** Opening DATA RECORDS block **

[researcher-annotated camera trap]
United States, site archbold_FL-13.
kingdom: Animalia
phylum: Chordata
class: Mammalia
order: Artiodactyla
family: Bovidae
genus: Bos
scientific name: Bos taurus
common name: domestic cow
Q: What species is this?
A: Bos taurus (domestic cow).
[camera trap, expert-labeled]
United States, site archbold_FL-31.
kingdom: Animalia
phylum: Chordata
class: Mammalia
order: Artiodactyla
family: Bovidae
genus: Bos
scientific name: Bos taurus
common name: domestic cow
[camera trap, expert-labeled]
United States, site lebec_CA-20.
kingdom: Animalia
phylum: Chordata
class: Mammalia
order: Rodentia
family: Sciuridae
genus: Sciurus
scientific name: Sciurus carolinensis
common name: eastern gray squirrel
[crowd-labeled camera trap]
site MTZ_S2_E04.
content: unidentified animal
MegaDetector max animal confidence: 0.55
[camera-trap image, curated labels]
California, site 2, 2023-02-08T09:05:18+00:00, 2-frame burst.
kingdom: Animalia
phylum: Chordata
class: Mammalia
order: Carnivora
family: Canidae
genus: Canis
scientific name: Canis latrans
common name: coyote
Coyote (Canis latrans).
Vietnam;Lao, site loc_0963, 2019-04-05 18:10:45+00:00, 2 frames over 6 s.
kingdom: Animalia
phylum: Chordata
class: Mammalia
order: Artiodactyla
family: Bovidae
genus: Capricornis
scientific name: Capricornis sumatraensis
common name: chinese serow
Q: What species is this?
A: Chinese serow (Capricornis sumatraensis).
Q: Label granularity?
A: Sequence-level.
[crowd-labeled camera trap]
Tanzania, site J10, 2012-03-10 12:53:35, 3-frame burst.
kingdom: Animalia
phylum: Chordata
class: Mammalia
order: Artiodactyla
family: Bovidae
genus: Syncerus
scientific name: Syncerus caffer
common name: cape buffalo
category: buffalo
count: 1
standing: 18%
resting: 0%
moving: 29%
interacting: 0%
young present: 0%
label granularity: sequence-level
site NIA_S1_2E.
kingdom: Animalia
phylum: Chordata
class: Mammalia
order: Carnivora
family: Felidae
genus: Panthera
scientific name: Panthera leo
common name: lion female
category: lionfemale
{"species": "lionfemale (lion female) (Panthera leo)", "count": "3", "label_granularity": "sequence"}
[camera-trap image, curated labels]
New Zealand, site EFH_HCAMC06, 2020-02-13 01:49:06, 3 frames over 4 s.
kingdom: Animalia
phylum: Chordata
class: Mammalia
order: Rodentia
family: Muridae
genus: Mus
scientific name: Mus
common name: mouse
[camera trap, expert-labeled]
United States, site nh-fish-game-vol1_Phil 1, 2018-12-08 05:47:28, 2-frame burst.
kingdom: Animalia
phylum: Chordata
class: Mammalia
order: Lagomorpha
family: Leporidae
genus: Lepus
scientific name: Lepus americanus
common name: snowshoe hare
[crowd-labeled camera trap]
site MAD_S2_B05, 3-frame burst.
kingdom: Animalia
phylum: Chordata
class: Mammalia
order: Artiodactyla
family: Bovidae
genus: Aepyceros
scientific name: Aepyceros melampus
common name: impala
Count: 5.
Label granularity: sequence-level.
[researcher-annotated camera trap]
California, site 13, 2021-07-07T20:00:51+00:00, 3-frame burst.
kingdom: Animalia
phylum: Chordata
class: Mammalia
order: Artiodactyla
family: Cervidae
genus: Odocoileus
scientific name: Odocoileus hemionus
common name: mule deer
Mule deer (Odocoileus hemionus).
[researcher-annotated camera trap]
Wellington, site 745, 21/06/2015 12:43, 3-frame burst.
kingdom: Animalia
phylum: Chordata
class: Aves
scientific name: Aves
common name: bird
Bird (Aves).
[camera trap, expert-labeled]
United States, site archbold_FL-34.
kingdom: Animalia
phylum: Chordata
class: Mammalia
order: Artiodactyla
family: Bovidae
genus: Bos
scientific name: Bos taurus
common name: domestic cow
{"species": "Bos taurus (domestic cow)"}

** Closing DATA RECORDS block **

TASK ITEM → The response should be an exact copy of all the records above.

THE COMPLETED TASK →
[researcher-annotated camera trap]
United States, site archbold_FL-13.
kingdom: Animalia
phylum: Chordata
class: Mammalia
order: Artiodactyla
family: Bovidae
genus: Bos
scientific name: Bos taurus
common name: domestic cow
Q: What species is this?
A: Bos taurus (domestic cow).
[camera trap, expert-labeled]
United States, site archbold_FL-31.
kingdom: Animalia
phylum: Chordata
class: Mammalia
order: Artiodactyla
family: Bovidae
genus: Bos
scientific name: Bos taurus
common name: domestic cow
[camera trap, expert-labeled]
United States, site lebec_CA-20.
kingdom: Animalia
phylum: Chordata
class: Mammalia
order: Rodentia
family: Sciuridae
genus: Sciurus
scientific name: Sciurus carolinensis
common name: eastern gray squirrel
[crowd-labeled camera trap]
site MTZ_S2_E04.
content: unidentified animal
MegaDetector max animal confidence: 0.55
[camera-trap image, curated labels]
California, site 2, 2023-02-08T09:05:18+00:00, 2-frame burst.
kingdom: Animalia
phylum: Chordata
class: Mammalia
order: Carnivora
family: Canidae
genus: Canis
scientific name: Canis latrans
common name: coyote
Coyote (Canis latrans).
Vietnam;Lao, site loc_0963, 2019-04-05 18:10:45+00:00, 2 frames over 6 s.
kingdom: Animalia
phylum: Chordata
class: Mammalia
order: Artiodactyla
family: Bovidae
genus: Capricornis
scientific name: Capricornis sumatraensis
common name: chinese serow
Q: What species is this?
A: Chinese serow (Capricornis sumatraensis).
Q: Label granularity?
A: Sequence-level.
[crowd-labeled camera trap]
Tanzania, site J10, 2012-03-10 12:53:35, 3-frame burst.
kingdom: Animalia
phylum: Chordata
class: Mammalia
order: Artiodactyla
family: Bovidae
genus: Syncerus
scientific name: Syncerus caffer
common name: cape buffalo
category: buffalo
count: 1
standing: 18%
resting: 0%
moving: 29%
interacting: 0%
young present: 0%
label granularity: sequence-level
site NIA_S1_2E.
kingdom: Animalia
phylum: Chordata
class: Mammalia
order: Carnivora
family: Felidae
genus: Panthera
scientific name: Panthera leo
common name: lion female
category: lionfemale
{"species": "lionfemale (lion female) (Panthera leo)", "count": "3", "label_granularity": "sequence"}
[camera-trap image, curated labels]
New Zealand, site EFH_HCAMC06, 2020-02-13 01:49:06, 3 frames over 4 s.
kingdom: Animalia
phylum: Chordata
class: Mammalia
order: Rodentia
family: Muridae
genus: Mus
scientific name: Mus
common name: mouse
[camera trap, expert-labeled]
United States, site nh-fish-game-vol1_Phil 1, 2018-12-08 05:47:28, 2-frame burst.
kingdom: Animalia
phylum: Chordata
class: Mammalia
order: Lagomorpha
family: Leporidae
genus: Lepus
scientific name: Lepus americanus
common name: snowshoe hare
[crowd-labeled camera trap]
site MAD_S2_B05, 3-frame burst.
kingdom: Animalia
phylum: Chordata
class: Mammalia
order: Artiodactyla
family: Bovidae
genus: Aepyceros
scientific name: Aepyceros melampus
common name: impala
Count: 5.
Label granularity: sequence-level.
[researcher-annotated camera trap]
California, site 13, 2021-07-07T20:00:51+00:00, 3-frame burst.
kingdom: Animalia
phylum: Chordata
class: Mammalia
order: Artiodactyla
family: Cervidae
genus: Odocoileus
scientific name: Odocoileus hemionus
common name: mule deer
Mule deer (Odocoileus hemionus).
[researcher-annotated camera trap]
Wellington, site 745, 21/06/2015 12:43, 3-frame burst.
kingdom: Animalia
phylum: Chordata
class: Aves
scientific name: Aves
common name: bird
Bird (Aves).
[camera trap, expert-labeled]
United States, site archbold_FL-34.
kingdom: Animalia
phylum: Chordata
class: Mammalia
order: Artiodactyla
family: Bovidae
genus: Bos
scientific name: Bos taurus
common name: domestic cow
{"species": "Bos taurus (domestic cow)"}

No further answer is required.